--- START Material to process ---
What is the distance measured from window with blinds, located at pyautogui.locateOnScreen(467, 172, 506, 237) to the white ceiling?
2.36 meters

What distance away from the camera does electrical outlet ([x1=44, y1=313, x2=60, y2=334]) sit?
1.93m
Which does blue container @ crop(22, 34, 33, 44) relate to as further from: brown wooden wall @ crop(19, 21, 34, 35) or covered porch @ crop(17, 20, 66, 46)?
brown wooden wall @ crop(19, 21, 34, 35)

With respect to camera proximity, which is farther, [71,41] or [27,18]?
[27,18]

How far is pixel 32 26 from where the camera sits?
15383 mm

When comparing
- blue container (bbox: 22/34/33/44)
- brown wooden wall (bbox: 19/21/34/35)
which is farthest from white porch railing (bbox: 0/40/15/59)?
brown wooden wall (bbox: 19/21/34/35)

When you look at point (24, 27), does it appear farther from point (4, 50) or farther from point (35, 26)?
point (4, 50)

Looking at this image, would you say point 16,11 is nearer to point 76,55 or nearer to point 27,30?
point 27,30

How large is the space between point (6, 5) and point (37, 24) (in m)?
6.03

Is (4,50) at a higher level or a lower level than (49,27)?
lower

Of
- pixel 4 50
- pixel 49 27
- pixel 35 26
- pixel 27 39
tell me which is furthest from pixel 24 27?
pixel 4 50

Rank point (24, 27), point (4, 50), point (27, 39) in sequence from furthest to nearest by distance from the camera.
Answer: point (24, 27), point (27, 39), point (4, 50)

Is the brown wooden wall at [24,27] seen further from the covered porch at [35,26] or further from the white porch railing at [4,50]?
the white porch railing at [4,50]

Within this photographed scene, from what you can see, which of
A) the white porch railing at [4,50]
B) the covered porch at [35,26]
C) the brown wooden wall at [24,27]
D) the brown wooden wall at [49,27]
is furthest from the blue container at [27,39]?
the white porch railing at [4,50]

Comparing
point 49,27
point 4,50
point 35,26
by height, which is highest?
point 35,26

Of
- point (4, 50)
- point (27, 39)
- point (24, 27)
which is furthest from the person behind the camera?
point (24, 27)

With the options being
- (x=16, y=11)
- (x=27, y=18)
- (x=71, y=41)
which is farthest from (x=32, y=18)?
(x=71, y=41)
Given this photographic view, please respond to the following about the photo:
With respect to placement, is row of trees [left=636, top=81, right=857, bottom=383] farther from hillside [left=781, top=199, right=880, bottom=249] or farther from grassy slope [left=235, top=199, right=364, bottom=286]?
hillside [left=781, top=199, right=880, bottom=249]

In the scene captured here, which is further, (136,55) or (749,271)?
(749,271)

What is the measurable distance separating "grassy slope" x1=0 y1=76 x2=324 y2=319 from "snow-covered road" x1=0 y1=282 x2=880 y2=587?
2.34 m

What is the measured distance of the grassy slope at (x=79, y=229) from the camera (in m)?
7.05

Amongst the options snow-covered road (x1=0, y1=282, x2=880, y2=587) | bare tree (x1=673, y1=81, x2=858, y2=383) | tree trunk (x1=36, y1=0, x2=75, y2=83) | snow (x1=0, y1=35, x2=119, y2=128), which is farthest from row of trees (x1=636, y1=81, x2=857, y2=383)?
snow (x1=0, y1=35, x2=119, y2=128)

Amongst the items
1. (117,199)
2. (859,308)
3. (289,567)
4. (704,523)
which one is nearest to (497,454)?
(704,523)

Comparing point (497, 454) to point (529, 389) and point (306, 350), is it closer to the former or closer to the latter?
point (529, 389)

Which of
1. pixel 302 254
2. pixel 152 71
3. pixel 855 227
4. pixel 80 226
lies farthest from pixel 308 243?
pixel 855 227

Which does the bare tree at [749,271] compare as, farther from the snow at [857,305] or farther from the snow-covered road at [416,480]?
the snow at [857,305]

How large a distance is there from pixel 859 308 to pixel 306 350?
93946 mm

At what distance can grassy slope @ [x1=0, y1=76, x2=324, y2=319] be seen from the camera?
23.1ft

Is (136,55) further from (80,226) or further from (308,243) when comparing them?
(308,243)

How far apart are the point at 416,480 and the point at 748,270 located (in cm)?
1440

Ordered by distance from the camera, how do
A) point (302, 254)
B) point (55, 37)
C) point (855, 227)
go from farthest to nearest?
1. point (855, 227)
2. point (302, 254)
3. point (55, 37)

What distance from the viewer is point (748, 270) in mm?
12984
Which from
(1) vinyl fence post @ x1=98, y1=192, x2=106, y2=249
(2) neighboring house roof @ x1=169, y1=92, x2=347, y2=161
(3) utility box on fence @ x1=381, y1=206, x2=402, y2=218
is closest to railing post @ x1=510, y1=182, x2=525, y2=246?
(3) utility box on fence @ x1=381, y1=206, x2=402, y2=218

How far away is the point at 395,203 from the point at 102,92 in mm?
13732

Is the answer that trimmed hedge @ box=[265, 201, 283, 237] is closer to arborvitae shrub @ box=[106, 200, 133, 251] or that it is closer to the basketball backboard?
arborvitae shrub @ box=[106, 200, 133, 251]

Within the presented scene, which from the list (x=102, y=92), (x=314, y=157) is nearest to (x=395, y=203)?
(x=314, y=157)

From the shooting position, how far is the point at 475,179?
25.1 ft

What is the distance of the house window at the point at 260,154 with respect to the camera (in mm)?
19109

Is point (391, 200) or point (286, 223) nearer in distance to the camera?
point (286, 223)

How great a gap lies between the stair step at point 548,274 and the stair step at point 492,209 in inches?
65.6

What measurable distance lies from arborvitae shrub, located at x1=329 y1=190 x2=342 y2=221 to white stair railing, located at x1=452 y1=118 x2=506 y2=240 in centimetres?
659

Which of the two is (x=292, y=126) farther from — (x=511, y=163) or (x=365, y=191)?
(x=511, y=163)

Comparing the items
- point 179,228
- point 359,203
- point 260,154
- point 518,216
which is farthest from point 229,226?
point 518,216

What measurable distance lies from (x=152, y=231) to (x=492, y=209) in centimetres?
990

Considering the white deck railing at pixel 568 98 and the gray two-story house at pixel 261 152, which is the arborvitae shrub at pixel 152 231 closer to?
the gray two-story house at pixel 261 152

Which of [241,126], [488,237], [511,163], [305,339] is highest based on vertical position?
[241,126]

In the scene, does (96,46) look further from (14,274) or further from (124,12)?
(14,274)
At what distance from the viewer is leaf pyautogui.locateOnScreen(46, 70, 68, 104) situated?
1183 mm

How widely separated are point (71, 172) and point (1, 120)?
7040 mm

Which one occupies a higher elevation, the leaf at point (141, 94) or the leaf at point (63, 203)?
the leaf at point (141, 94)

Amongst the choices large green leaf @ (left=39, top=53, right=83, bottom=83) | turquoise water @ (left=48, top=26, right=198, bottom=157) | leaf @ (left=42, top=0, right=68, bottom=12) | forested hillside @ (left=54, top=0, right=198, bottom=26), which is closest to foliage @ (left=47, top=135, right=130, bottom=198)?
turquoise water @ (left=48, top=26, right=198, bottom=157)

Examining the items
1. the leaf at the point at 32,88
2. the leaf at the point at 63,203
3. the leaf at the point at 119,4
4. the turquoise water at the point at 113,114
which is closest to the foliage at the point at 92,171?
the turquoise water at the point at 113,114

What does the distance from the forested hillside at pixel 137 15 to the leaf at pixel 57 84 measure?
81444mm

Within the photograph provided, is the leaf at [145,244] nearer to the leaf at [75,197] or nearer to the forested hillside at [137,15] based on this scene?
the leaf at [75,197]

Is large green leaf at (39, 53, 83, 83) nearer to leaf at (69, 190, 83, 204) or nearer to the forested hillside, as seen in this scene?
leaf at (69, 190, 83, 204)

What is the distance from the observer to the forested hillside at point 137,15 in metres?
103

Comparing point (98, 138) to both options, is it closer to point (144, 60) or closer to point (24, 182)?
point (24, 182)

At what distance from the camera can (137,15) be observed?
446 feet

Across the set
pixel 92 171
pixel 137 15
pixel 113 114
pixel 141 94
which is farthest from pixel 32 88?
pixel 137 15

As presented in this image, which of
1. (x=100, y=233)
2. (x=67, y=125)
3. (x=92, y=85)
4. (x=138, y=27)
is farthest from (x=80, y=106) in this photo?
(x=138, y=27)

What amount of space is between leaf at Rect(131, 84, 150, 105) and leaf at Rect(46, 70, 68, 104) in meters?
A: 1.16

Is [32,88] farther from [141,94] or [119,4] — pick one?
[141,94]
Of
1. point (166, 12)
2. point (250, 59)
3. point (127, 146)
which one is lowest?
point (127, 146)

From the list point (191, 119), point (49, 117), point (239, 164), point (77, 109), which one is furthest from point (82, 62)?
--- END Material to process ---
Task to complete = Reproduce the lines from the one containing "Examining the items" to the end of the entries, keeping both ends and adding nothing.

Answer to this exercise =
Examining the items
1. the leaf at the point at 32,88
2. the leaf at the point at 63,203
3. the leaf at the point at 119,4
4. the turquoise water at the point at 113,114
which is closest to the foliage at the point at 92,171?
the turquoise water at the point at 113,114

What does the distance from the forested hillside at pixel 137 15 to the leaf at pixel 57 84 measure?
81444mm

Within the photograph provided, is the leaf at [145,244] nearer to the leaf at [75,197] or nearer to the forested hillside at [137,15] based on this scene?
the leaf at [75,197]

Is large green leaf at (39, 53, 83, 83) nearer to leaf at (69, 190, 83, 204) or nearer to the forested hillside, as seen in this scene?
leaf at (69, 190, 83, 204)

What is the distance from the observer to the forested hillside at point 137,15 in metres?
103

Comparing point (98, 138) to both options, is it closer to point (144, 60) or closer to point (24, 182)?
point (24, 182)

At what distance from the camera can (137,15) be observed?
446 feet

Across the set
pixel 92 171
pixel 137 15
pixel 113 114
pixel 141 94
which is farthest from pixel 32 88?
pixel 137 15

As presented in this image, which of
1. (x=100, y=233)
2. (x=67, y=125)
3. (x=92, y=85)
4. (x=138, y=27)
is farthest from (x=80, y=106) in this photo?
(x=138, y=27)

What amount of space is between leaf at Rect(131, 84, 150, 105) and leaf at Rect(46, 70, 68, 104) in meters?
A: 1.16

Is [32,88] farther from [141,94] or [119,4] — pick one?
[141,94]
Of
1. point (166, 12)
2. point (250, 59)
3. point (127, 146)
which one is lowest?
point (127, 146)

From the list point (191, 119), point (49, 117), point (239, 164), point (77, 109), which one is furthest from point (82, 62)?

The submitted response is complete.